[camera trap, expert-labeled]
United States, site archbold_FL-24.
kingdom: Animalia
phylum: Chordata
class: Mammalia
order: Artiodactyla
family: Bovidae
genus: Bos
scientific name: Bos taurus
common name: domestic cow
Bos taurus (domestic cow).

========

▸ **Exercise**
Reproduce all of the material above without alteration.

▸ **Answer box**
[camera trap, expert-labeled]
United States, site archbold_FL-24.
kingdom: Animalia
phylum: Chordata
class: Mammalia
order: Artiodactyla
family: Bovidae
genus: Bos
scientific name: Bos taurus
common name: domestic cow
Bos taurus (domestic cow).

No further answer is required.